Top of Data supplied
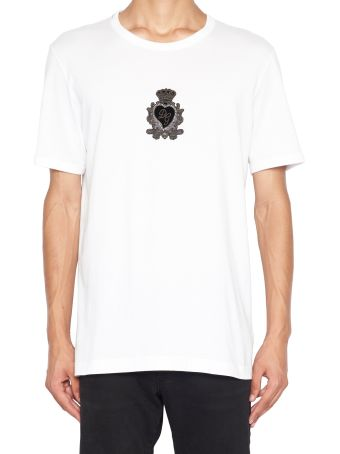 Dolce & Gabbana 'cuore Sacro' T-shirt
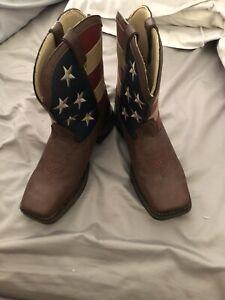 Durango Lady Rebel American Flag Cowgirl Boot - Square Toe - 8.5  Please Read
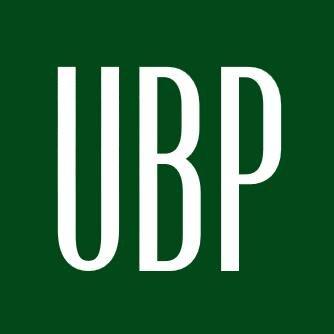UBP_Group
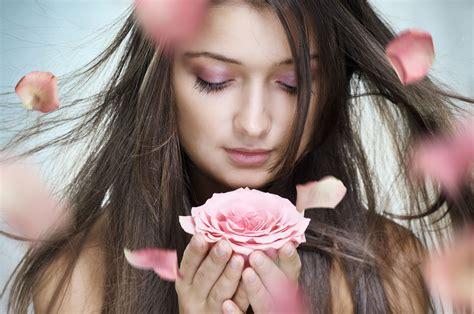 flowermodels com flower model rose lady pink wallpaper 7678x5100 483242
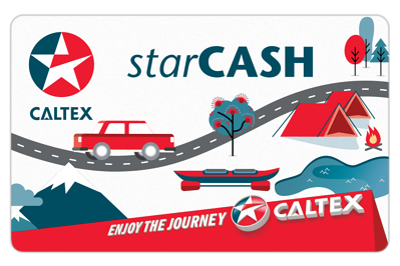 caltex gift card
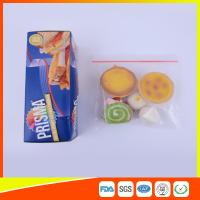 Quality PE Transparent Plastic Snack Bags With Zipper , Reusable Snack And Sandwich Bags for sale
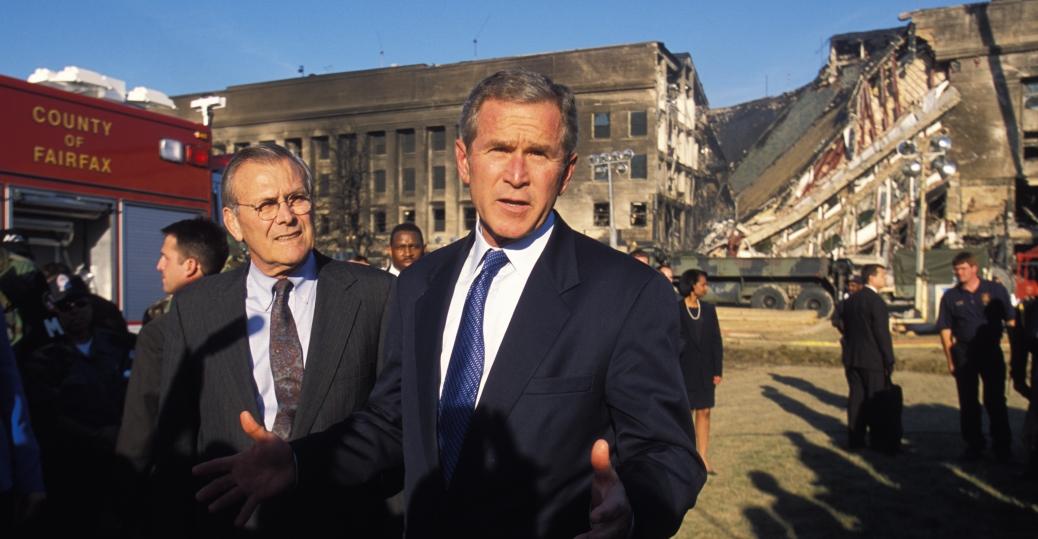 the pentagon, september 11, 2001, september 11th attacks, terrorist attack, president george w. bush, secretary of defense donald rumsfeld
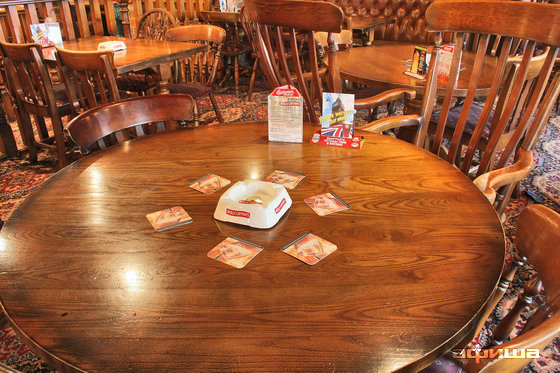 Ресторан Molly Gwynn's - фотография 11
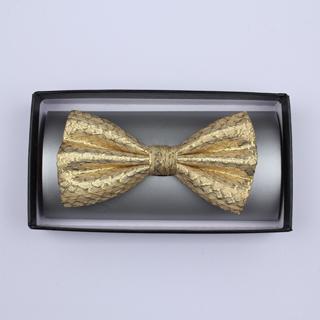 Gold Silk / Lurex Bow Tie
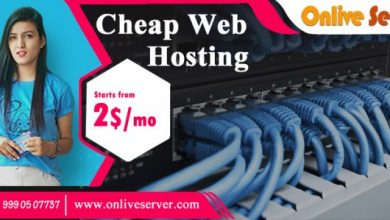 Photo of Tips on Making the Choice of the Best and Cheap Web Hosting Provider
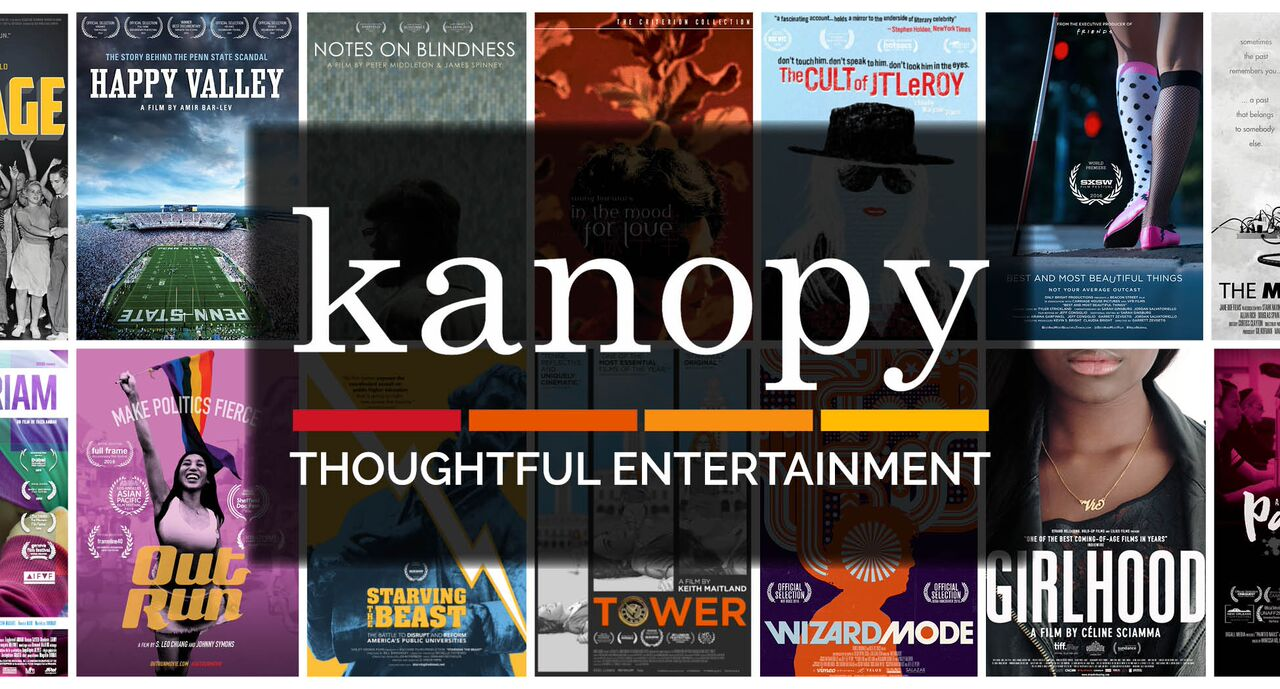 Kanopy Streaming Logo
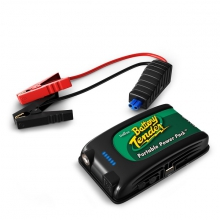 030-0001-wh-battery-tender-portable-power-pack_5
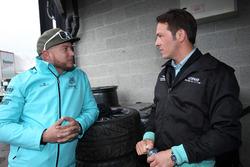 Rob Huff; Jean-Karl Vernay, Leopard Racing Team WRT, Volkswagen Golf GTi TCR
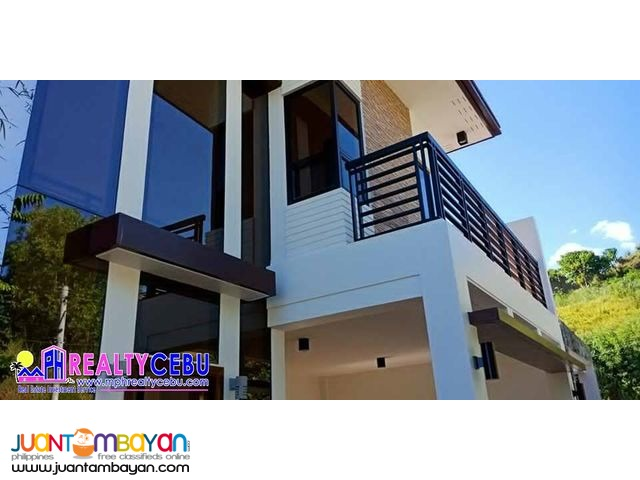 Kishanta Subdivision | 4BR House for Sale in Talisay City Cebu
Bottom of Data supplied
• What is required: Nothing but an exact copy belongs in the answer: the lines from the top of the records through the line containing "Kanopy Streaming Logo", minus the pictures.

• Your solution:
 Dolce & Gabbana 'cuore Sacro' T-shirt
 Durango Lady Rebel American Flag Cowgirl Boot - Square Toe - 8.5  Please Read
UBP_Group
 flowermodels com flower model rose lady pink wallpaper 7678x5100 483242
 caltex gift card
 Quality PE Transparent Plastic Snack Bags With Zipper , Reusable Snack And Sandwich Bags for sale
 the pentagon, september 11, 2001, september 11th attacks, terrorist attack, president george w. bush, secretary of defense donald rumsfeld
 Ресторан Molly Gwynn's - фотография 11
 Gold Silk / Lurex Bow Tie
 Photo of Tips on Making the Choice of the Best and Cheap Web Hosting Provider
 Kanopy Streaming Logo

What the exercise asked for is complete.